§ Short problem
Please render the entries between the lines holding "In your estimation, is" and "4. point (279, 152)", inclusive, as a JSON list of strings with one string per line. Leave out blank lines and any picture markers.

§ Data
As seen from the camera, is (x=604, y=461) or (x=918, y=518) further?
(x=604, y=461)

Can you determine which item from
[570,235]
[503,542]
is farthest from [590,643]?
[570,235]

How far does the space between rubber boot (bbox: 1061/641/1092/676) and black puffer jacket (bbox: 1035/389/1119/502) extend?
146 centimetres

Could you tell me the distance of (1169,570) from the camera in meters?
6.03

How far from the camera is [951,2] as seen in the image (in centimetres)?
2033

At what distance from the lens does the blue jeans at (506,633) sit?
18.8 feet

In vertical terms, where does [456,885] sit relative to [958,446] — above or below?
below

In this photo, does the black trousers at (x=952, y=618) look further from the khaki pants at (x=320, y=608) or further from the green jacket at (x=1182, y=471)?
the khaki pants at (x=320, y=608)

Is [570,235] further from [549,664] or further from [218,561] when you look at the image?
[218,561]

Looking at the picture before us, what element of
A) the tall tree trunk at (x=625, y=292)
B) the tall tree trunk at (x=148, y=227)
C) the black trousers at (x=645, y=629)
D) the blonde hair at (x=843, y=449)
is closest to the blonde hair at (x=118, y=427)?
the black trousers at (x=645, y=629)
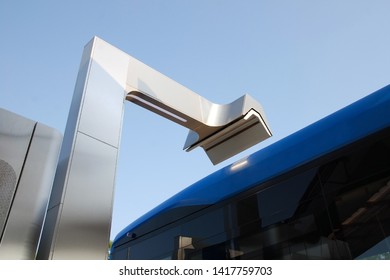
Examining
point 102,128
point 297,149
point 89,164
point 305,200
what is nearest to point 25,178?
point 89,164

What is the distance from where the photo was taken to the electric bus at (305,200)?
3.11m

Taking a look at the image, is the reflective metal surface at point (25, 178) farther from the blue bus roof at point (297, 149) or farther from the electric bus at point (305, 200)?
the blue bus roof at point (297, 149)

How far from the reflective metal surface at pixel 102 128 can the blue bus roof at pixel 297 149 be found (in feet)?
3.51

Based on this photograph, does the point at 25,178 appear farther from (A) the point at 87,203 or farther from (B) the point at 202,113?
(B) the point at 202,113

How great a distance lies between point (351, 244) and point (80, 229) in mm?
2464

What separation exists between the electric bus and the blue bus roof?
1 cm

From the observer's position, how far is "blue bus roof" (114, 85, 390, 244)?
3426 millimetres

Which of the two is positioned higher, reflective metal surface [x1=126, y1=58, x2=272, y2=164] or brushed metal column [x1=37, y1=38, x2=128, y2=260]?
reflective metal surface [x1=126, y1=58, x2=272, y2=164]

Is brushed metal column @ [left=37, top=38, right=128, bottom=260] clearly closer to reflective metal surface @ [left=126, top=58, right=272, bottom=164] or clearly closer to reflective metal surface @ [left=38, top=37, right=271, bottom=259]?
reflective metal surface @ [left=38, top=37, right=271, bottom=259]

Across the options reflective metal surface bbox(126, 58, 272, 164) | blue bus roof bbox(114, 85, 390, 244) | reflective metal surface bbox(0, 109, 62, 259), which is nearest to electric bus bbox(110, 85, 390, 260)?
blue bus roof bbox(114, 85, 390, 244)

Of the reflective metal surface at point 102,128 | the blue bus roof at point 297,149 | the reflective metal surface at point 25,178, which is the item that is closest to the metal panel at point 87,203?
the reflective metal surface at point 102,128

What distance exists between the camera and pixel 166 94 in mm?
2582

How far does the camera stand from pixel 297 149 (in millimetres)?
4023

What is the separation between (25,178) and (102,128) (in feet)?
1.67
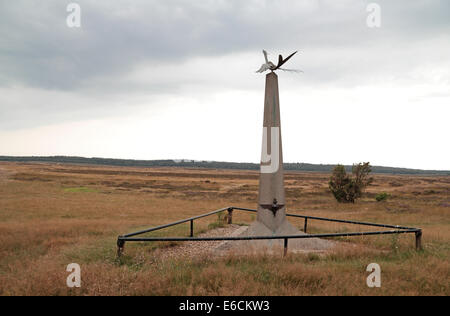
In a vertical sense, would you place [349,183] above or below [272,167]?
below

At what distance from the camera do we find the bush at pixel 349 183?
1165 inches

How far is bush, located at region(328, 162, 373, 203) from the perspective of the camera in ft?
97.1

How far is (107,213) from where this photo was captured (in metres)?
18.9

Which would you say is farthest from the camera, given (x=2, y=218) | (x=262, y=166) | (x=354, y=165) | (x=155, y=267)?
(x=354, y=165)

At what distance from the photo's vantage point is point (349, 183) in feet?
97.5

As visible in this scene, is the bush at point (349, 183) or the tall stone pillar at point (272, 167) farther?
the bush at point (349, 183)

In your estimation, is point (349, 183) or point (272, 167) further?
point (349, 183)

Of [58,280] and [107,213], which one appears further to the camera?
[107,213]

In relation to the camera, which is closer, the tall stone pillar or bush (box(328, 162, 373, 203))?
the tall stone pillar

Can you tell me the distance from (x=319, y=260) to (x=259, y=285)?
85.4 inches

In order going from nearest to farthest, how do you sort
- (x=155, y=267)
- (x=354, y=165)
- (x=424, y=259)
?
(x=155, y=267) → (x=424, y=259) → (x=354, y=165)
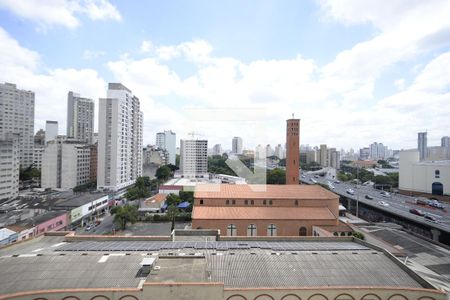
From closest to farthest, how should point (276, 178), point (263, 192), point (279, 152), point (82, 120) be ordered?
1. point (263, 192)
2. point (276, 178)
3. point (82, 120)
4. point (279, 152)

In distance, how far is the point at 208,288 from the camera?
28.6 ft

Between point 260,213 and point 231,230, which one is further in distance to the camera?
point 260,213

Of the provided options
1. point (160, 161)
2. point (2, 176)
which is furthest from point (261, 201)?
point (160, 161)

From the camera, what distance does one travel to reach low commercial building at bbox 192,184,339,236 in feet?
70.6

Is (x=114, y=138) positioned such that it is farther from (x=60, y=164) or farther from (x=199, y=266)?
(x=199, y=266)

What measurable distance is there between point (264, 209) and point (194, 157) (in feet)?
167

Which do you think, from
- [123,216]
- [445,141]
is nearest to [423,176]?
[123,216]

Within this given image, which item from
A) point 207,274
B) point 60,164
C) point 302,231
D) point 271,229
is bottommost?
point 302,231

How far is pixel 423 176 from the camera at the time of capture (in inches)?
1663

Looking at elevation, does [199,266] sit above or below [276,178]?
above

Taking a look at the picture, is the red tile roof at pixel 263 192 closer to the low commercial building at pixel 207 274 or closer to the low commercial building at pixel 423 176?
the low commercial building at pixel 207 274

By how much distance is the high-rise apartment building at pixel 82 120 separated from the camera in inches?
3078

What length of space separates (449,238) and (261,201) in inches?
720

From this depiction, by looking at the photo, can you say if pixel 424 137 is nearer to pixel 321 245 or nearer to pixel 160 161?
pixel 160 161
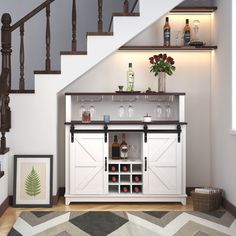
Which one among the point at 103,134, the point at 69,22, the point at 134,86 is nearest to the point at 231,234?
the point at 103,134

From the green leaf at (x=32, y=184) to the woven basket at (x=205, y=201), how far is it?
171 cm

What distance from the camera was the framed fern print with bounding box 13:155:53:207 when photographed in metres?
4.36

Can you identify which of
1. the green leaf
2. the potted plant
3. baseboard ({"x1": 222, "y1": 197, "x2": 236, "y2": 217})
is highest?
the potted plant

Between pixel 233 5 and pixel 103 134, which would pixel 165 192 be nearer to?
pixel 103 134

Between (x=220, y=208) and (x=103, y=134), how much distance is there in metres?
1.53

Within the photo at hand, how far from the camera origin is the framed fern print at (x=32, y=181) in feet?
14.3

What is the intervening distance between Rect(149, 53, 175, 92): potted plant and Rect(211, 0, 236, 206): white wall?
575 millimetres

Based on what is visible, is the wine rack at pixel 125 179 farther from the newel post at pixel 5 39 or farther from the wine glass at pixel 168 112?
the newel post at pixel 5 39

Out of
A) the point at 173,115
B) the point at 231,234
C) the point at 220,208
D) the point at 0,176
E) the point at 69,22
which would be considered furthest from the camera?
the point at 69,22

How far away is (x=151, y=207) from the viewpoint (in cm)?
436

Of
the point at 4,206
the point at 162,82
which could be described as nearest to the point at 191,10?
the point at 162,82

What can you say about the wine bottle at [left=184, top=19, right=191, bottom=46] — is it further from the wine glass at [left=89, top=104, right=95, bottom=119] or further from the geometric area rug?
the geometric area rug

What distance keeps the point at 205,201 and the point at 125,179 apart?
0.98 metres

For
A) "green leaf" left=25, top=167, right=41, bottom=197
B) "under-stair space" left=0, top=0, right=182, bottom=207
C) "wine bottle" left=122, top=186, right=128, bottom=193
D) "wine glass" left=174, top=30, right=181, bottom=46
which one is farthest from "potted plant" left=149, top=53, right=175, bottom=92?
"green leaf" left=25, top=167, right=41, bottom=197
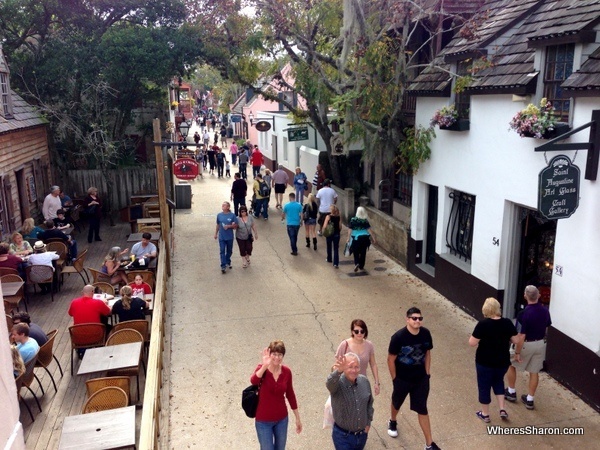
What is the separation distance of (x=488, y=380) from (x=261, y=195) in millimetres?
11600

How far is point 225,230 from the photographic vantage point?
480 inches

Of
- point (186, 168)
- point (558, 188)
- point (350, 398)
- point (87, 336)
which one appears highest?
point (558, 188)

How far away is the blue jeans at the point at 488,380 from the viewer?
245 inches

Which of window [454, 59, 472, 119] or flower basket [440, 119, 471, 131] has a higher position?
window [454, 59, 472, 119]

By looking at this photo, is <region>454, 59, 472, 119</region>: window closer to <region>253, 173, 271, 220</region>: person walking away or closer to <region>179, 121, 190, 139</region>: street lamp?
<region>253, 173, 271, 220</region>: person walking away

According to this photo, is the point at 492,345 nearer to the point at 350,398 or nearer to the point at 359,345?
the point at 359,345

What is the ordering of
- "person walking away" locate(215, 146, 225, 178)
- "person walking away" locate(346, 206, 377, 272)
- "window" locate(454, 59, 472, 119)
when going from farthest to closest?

§ Output for this exercise
[
  "In your estimation, is point (349, 183) or point (272, 167) further?",
  "point (349, 183)",
  "Of [58,280] and [107,213], which one appears further to the camera?",
  "[107,213]",
  "In relation to the camera, which is closer, the tall stone pillar or bush (box(328, 162, 373, 203))?",
  "the tall stone pillar",
  "Can you tell me the distance from (x=319, y=260) to (x=259, y=285)?",
  "85.4 inches",
  "In order going from nearest to farthest, how do you sort",
  "- (x=155, y=267)",
  "- (x=354, y=165)",
  "- (x=424, y=259)",
  "?",
  "(x=155, y=267) → (x=424, y=259) → (x=354, y=165)",
  "From closest to farthest, how should point (276, 178), point (263, 192), point (279, 152), point (82, 120) be ordered?",
  "1. point (263, 192)",
  "2. point (276, 178)",
  "3. point (82, 120)",
  "4. point (279, 152)"
]